● **SHORT PROBLEM 1**: Update everything from "In 2010, I spent" down to "early twentieth centuries." in the passage about the missionary letters, putting "Pittsburgh" in place of "Philadelphia".
● **SHORT PROBLEM 2**: Please carry on the passage about the missionary letters from the point where it stops.

:: PAGE ::

These taciturn New Englanders were self-effacing people who would not have wanted attention paid to them. They felt a sense of duty to raise sons and daughters who would make their own contributions to their communities. Their story is part of the larger tale of the spread of the gospel far beyond their own households. They are not particularly remarkable on the world stage, yet their story points beyond themselves to represent the countless others who devoted their lives to being Christ’s witnesses.
In 2010, I spent Thanksgiving weekend with my cousin, Anne Maxwell, in Philadelphia. She showed me letters our great-aunt, Elizabeth Maxwell, saved, letters my grandfather had written home to his family from the mission field. Anne wondered what we should do with the letters. Since our grandfather had been a missionary in what is now Pakistan for forty-two years, I was pretty sure that the thing to do was give the letters to the Presbyterian Historical Society, near my cousin’s home in Philadelphia. I was sure that those family letters would have historical value for people who study life in the mission field during the late nineteenth and early twentieth centuries.

:::
:: PROVIDED RECORDS ::

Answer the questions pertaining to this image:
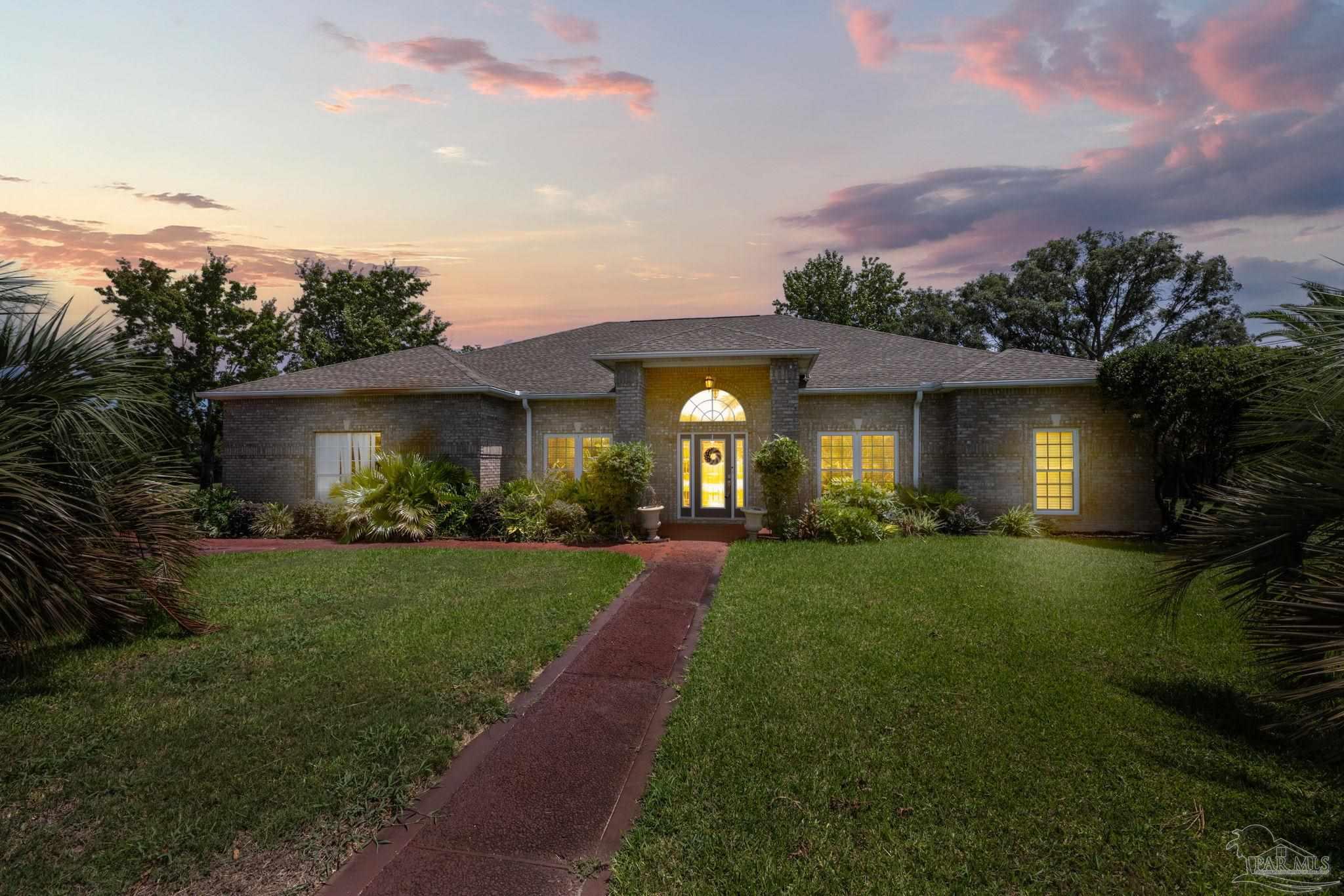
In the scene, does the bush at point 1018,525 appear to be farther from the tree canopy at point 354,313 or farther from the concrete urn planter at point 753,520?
the tree canopy at point 354,313

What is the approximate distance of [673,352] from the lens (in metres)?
13.2

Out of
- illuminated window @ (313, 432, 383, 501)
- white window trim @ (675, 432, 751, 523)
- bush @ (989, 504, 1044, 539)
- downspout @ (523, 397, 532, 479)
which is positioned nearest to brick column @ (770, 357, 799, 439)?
white window trim @ (675, 432, 751, 523)

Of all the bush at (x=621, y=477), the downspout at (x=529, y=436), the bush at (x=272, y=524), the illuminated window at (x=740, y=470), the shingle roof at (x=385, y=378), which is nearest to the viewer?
the bush at (x=621, y=477)

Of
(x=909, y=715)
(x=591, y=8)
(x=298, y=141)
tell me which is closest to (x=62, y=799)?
(x=909, y=715)

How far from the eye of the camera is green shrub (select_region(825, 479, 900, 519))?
13.3 m

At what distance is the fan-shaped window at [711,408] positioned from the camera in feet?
48.2

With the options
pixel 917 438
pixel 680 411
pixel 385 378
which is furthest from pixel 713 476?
pixel 385 378

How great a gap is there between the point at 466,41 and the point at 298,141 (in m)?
3.41

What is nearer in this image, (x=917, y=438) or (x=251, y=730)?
(x=251, y=730)

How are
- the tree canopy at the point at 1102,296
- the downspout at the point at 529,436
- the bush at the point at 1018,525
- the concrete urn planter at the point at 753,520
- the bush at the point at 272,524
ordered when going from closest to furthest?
1. the concrete urn planter at the point at 753,520
2. the bush at the point at 1018,525
3. the bush at the point at 272,524
4. the downspout at the point at 529,436
5. the tree canopy at the point at 1102,296

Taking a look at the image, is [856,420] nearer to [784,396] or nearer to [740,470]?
[784,396]

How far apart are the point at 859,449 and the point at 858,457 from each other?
0.20 metres

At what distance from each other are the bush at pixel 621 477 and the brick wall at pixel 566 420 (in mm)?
2852

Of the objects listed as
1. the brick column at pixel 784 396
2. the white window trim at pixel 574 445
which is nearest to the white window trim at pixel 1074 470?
the brick column at pixel 784 396
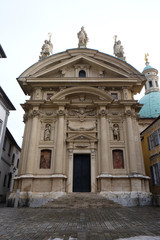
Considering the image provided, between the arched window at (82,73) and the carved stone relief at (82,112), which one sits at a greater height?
the arched window at (82,73)

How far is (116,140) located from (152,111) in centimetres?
2033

:::

● **WRITTEN REPLY 1**:
In 2010, I spent Thanksgiving weekend with my cousin, Anne Maxwell, in Pittsburgh. She showed me letters our great-aunt, Elizabeth Maxwell, saved, letters my grandfather had written home to his family from the mission field. Anne wondered what we should do with the letters. Since our grandfather had been a missionary in what is now Pakistan for forty-two years, I was pretty sure that the thing to do was give the letters to the Presbyterian Historical Society, near my cousin’s home in Pittsburgh. I was sure that those family letters would have historical value for people who study life in the mission field during the late nineteenth and early twentieth centuries.

● **WRITTEN REPLY 2**:
Anne retrieved the letters from a closet; they were in an old cardboard box. It smelled dusty and was packed full of thin letters written on onionskin paper. We tried to read a few of the handwritten letters, but then to our relief, Grandfather somehow got access to a typewriter.
Thus began a journey to discover more about my grandfather’s life story. When I was in college and home for summers, I would get my dad to tell me stories about his childhood in India and about life back in the States after he came back at age twelve. The year my father died, I wrote a set of those stories down for my brother and his children for Christmas.
Years later, I took a trip to upstate New York with Anne’s parents and my husband, and I got to learn more about my grandparents. We stopped at the farmhouse where my grandfather grew up. I met Mary, Uncle Charlie’s daughter, who was just a little thing when my own father lived with them. She remembered Daddy’s blue eyes. It was that day I learned about George Small Maxwell’s vow when he was a prisoner of the Confederacy: if the Lord let him live, he would raise one of his sons to enter the ministry.
A search for my grandfather’s father’s Civil War records did not uncover any documents but did introduce me to a cousin, Marion Redding, related through the Maxwell family. She enjoys genealogy and was glad to have the facts I know and a copy of the genealogy that my grandmother, Maud, had requested when she was applying for membership in the DAR. This cousin had posted family pictures, including one of George I had never seen and Elizabeth’s wedding picture when, at the age of sixty-two, she became the third wife of her first cousin, Robert J. Maxwell.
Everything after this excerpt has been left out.